Avec : Riz Ahmed, Arsher Ali, Nigel Lindsay
Année : 2010
We are 4 lions.
Omar, Hassan, Barry et Fessal sont les seuls membres d’une section djihadiste domiciliée dans la banlieue populaire de Londres. A cours d’idées pour se faire reconnaître, ils décident de préparer un attentat suicide spectaculaire qui installera leur organisation au premier plan. Mais ont-ils les épaules assez larges pour mettre en œuvre une opération aussi ambitieuse ?
Basé sur un scénario écrit par Sam Bain et Jesse Armstrong, deux auteurs qui ont travaillé pour Sacha Baron Cohen, We Are Four Lions est certainement le projet le plus gonflé qu’il nous ait été donné de voir ces dernières années. Voyez plutôt le numéro d’équilibriste : faire rire en traitant du terrorisme musulman sans pour autant stigmatiser une communauté bien souvent réduite à sa branche radicale. Grand écart qu’effectue avec la souplesse d’un Jean-Claude Van Damme version Full Contact le réalisateur Chris Morris. Mais avait-il seulement le choix ?

# # #

▸ CONSIGNE
Transcrivez fidèlement le passage de l'extrait choisi qui commence par « Omar, Hassan, Barry » et se poursuit jusqu'à « aussi ambitieuse ? ».

▸ DONNÉES EXTRAITES
# # #

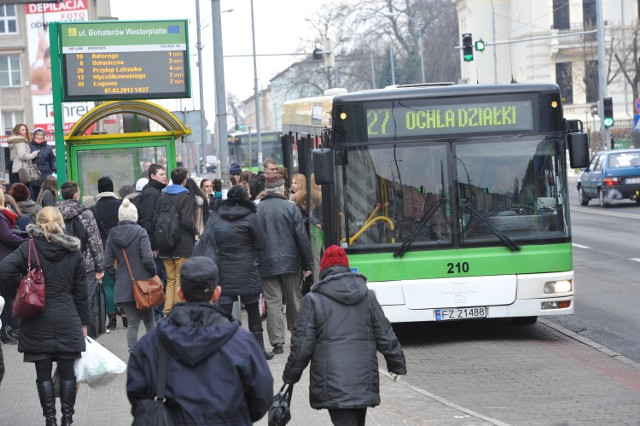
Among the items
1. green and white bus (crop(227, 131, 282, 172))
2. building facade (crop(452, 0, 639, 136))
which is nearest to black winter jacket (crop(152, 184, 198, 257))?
green and white bus (crop(227, 131, 282, 172))

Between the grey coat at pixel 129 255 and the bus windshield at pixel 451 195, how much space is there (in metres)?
2.41

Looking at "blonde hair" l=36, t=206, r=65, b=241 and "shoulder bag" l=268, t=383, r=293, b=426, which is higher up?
"blonde hair" l=36, t=206, r=65, b=241

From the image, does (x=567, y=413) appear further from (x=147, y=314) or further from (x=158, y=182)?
(x=158, y=182)

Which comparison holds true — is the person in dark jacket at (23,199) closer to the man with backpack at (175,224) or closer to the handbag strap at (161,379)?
the man with backpack at (175,224)

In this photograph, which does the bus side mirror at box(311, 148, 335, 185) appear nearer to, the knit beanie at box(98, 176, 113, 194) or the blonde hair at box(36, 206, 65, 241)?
the knit beanie at box(98, 176, 113, 194)

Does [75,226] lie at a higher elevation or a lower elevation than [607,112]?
lower

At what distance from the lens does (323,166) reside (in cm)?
1251

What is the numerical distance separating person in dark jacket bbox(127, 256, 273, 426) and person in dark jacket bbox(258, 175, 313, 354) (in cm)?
694

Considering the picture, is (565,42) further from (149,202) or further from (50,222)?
(50,222)

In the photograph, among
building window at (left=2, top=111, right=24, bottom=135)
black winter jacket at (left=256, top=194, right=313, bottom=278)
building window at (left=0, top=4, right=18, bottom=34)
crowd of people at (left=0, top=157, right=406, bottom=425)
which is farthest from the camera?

# # #

▸ VOTRE RÉPONSE
Omar, Hassan, Barry et Fessal sont les seuls membres d’une section djihadiste domiciliée dans la banlieue populaire de Londres. A cours d’idées pour se faire reconnaître, ils décident de préparer un attentat suicide spectaculaire qui installera leur organisation au premier plan. Mais ont-ils les épaules assez larges pour mettre en œuvre une opération aussi ambitieuse ?